Stuttgart/Hamburg. Der Zaun um den Nordflügel des Stuttgarter Hauptbahnhofs steht bald im Museum. Vorsichtig schnitten gestern Mitarbeiter des Hauses für Geschichte die Protestplakate ab. Brecht-Zitate, verwelkte Blumen, Teddys, Mappus-Schmähungen. Am Anfang war der Zaun, an den die Gegner von Stuttgart 21 ihre Parolen hefteten. Im August war die Absperrung aufgestellt worden, noch bevor die Abrissarbeiten begannen. An diesem Zaun sammelte sich der Widerstand. Den Demonstrationen folgten Polizeieinsätze und 70 Stunden Schlichtung live im Fernsehen. Der Metallzaun ist Sinnbild geworden für das Scheitern einer Basta-Politik. Wenn sich Gegner und Befürworter in einem Punkt einig sind, dann in der Symbolwirkung dieser 125 Meter.

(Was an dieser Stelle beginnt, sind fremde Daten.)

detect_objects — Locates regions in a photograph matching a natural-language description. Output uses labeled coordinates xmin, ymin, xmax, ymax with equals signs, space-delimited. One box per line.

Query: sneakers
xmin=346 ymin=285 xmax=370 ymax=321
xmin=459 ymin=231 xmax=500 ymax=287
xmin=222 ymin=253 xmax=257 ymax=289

Geht es aber nach den Gegnern von Stuttgart 21, ist ihr Protest noch nicht museumsreif. Sie wollen weiter Widerstand gegen Stuttgart 21 leisten. Auch die Schlichtung Heiner Geißlers konnte keine Weihnachtsruhe ins Schwabenland bringen. Gestritten wird vor allem über die zusätzlichen Kosten durch die Nachbesserungen, die Geißler in seinem Spruch gefordert hat. In einer mehrmonatigen Simulation soll die Bahn nachweisen, dass ein Tiefbahnhof zu Spitzenzeiten um 30 Prozent leistungsfähiger ist als der alte Kopfbahnhof. Ein unabhängiges Ingenieurbüro soll nach Angaben der Bahn die Simulation bewerten. "Es ist sehr ungewöhnlich, dass man zehn Jahre vor Inbetriebnahme einer Eisenbahninfrastruktur einen kompletten - fiktiven - Fahrplan konstruiert", sagte Volker Kefer, Infrastrukturvorstand der Deutschen Bahn, dem Hamburger Abendblatt. "Sollte sich dennoch herausstellen, dass das Projekt punktuell angepasst werden muss, werden wir das in den Planungen berücksichtigen", so Kefer. Eine Abschätzung der Kosten vor den Ergebnissen des Stresstests sei aber reine Spekulation. Bei der Umsetzung des Schlichterspruchs erwarte die Bahn "ein konstruktives und friedliches Verhalten aller", hob Kefer hervor. Doch von schneller Umsetzung wollen die Gegner von Stuttgart 21 wenig wissen. "Der Schlichter hat unter anderem einen Stresstest und ein neuntes und zehntes Gleis gefordert", sagte Winfried Hermann, verkehrspolitischer Sprecher der Grünen im Bundestag. Das erfordere ein neues Planfeststellungsverfahren, das zwei bis drei Jahre in Anspruch nehmen könne, sagte Hermann dem Abendblatt. "Setzt man alle Geißler-Forderungen um, kostet das mindestens 500 Millionen bis eine Milliarde Euro. Stuttgart 21 ist daher meiner Meinung nach tot", hob er hervor.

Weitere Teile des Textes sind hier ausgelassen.